-------- RECORDS SUPPLIED

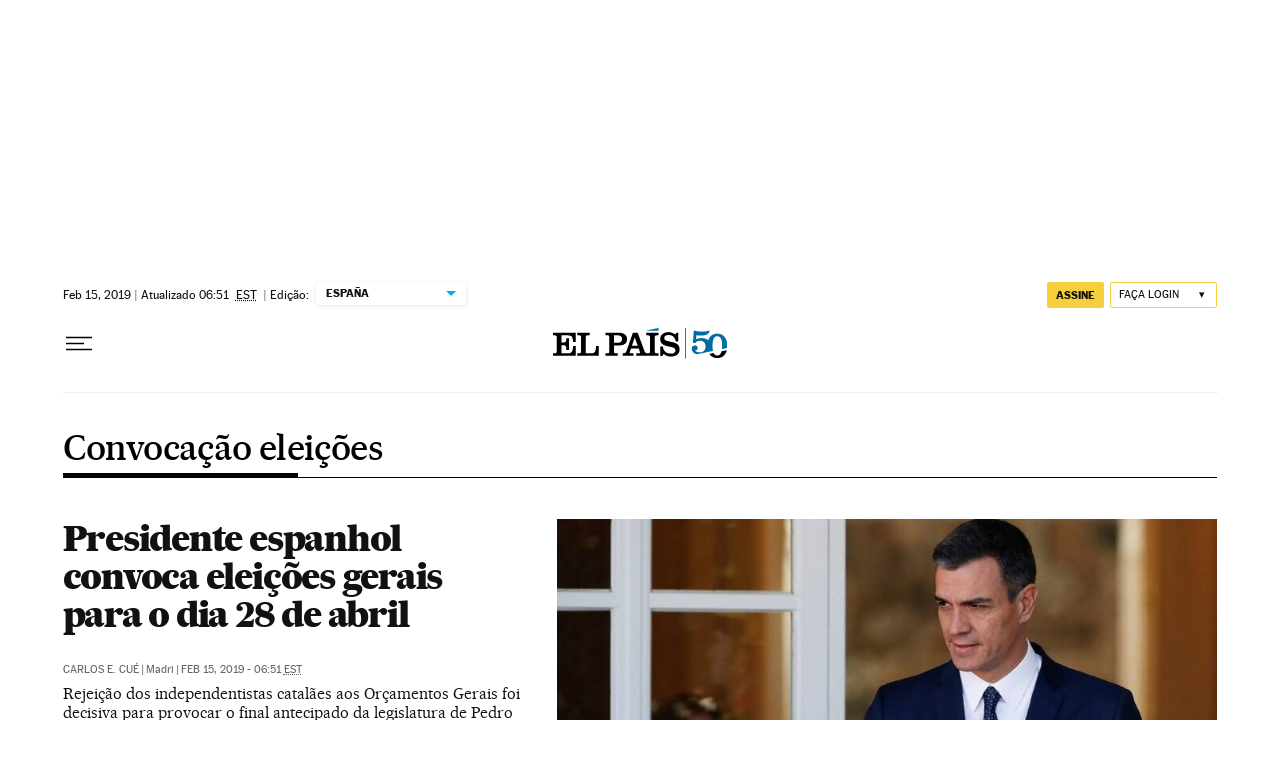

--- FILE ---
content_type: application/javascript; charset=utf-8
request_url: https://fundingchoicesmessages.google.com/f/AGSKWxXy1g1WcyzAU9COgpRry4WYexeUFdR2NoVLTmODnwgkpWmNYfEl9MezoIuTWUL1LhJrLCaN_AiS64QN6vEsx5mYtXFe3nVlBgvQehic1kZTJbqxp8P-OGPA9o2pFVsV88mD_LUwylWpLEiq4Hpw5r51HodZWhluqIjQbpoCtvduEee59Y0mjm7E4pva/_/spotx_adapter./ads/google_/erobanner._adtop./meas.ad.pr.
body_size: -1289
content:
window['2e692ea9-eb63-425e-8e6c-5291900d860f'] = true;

----------------
-------- RECORDS SUPPLIED

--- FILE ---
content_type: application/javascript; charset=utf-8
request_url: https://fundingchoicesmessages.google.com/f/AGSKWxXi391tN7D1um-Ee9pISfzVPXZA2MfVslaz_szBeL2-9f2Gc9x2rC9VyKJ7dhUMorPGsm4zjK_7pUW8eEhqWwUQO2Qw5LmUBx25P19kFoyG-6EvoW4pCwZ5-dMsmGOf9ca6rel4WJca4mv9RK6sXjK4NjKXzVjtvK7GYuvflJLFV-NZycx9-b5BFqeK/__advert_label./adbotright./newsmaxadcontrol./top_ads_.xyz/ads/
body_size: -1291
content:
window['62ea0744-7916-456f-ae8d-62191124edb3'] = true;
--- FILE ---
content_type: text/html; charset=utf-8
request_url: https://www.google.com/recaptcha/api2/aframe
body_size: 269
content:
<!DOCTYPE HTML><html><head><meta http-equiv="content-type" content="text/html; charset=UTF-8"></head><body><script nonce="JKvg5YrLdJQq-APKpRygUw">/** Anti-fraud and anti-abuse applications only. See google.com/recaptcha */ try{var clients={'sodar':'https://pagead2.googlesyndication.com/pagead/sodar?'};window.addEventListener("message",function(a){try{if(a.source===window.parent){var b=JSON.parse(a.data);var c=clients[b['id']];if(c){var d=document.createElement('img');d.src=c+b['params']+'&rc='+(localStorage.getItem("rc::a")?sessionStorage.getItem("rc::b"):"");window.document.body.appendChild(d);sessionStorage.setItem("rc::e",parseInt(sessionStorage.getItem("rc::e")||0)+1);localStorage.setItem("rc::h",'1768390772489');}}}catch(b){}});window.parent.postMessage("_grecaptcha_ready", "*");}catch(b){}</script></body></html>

----------------
-------- RECORDS SUPPLIED

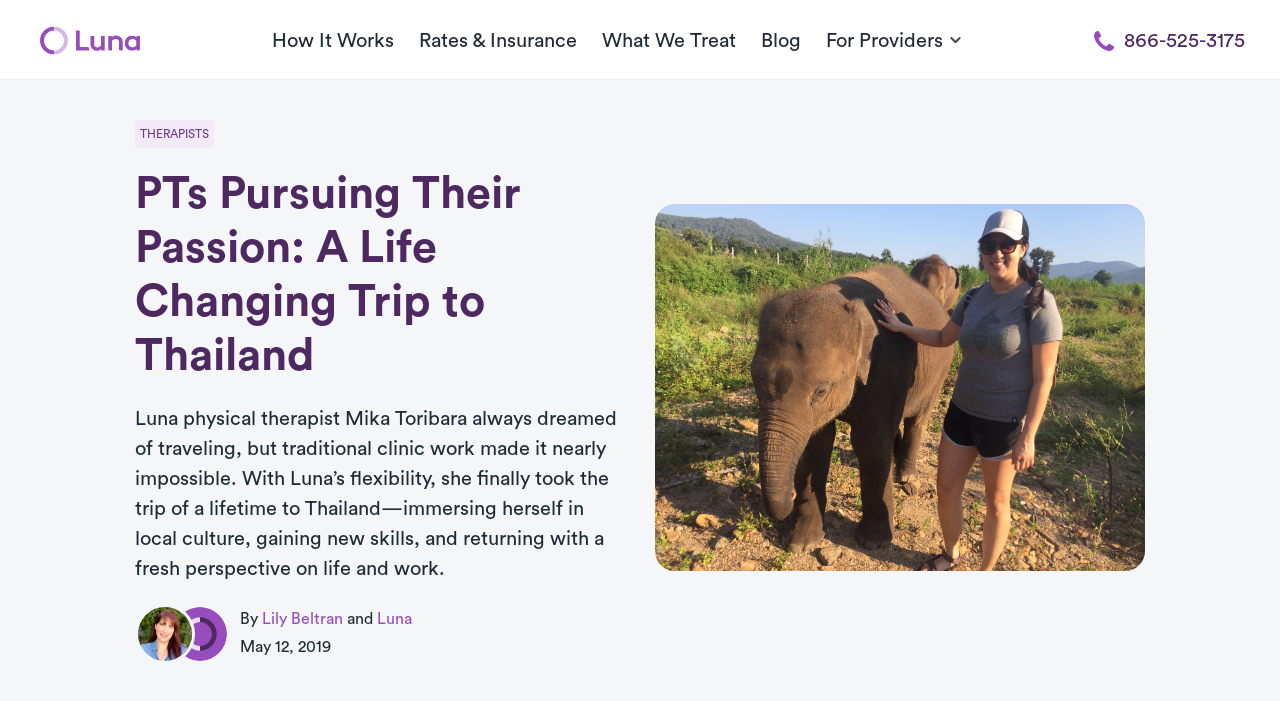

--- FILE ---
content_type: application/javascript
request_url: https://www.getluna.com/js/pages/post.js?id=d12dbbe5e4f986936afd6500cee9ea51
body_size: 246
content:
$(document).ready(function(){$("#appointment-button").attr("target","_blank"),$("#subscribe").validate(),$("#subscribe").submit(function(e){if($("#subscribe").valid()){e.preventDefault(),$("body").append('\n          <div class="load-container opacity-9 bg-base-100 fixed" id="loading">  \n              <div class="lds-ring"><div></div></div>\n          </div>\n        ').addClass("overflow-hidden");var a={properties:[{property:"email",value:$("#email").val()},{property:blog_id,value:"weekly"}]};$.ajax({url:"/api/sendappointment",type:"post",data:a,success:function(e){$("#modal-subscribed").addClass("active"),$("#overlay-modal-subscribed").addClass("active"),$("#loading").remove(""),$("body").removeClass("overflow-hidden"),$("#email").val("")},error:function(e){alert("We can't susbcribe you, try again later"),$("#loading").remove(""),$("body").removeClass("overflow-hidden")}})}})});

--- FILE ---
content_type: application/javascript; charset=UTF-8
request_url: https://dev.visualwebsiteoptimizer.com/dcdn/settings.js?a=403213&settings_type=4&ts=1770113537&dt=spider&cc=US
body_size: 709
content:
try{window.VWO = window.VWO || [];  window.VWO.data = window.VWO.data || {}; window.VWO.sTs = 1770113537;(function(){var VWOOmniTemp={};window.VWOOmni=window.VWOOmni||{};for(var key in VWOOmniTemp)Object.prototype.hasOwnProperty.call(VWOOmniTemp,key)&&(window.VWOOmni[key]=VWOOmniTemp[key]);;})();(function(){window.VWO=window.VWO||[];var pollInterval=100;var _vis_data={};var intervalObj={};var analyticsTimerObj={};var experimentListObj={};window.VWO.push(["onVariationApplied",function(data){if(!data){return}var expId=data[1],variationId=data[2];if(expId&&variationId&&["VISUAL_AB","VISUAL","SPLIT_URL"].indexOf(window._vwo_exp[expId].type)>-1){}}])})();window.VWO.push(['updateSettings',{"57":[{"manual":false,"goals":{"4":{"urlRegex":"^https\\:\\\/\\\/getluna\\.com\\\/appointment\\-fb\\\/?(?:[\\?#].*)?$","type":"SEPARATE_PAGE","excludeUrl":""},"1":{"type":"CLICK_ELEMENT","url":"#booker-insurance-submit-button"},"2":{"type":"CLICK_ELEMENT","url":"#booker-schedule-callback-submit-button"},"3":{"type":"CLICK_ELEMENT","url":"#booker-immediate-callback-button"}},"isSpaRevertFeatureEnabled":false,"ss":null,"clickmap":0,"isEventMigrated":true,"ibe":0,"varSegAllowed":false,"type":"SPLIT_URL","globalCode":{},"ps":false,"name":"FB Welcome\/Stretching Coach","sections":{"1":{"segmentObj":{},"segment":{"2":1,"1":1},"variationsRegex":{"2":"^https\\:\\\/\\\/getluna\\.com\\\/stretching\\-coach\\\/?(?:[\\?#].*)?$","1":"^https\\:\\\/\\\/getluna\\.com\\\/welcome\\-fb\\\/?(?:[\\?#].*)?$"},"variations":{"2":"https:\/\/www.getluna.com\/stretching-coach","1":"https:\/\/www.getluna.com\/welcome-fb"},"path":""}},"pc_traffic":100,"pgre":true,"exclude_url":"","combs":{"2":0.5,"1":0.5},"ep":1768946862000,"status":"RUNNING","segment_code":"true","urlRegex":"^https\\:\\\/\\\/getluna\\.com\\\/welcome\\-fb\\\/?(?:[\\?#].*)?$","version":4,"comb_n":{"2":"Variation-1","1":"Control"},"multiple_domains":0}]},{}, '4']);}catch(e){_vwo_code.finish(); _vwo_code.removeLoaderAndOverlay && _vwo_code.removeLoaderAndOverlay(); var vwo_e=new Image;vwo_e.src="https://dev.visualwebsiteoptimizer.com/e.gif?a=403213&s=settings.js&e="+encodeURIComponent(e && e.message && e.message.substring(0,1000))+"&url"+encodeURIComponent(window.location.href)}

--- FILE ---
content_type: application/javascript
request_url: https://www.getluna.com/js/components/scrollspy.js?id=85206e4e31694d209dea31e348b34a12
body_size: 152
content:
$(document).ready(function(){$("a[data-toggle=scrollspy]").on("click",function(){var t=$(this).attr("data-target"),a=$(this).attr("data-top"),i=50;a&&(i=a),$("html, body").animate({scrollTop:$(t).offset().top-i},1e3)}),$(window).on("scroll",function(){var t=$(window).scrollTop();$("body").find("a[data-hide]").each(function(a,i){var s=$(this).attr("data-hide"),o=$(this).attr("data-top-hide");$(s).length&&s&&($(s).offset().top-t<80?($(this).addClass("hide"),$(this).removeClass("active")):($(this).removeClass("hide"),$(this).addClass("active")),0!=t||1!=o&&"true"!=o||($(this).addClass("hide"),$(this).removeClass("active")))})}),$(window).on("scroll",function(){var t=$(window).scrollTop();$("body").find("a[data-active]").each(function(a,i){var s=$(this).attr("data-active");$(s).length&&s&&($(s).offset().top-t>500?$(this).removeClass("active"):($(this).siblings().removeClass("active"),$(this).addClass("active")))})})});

----------------

● **TASK ITEM**: Of the lines in the data above, some may include the word "removeClass"; state how many, with no added words.

● **ANSWER BOX**: 2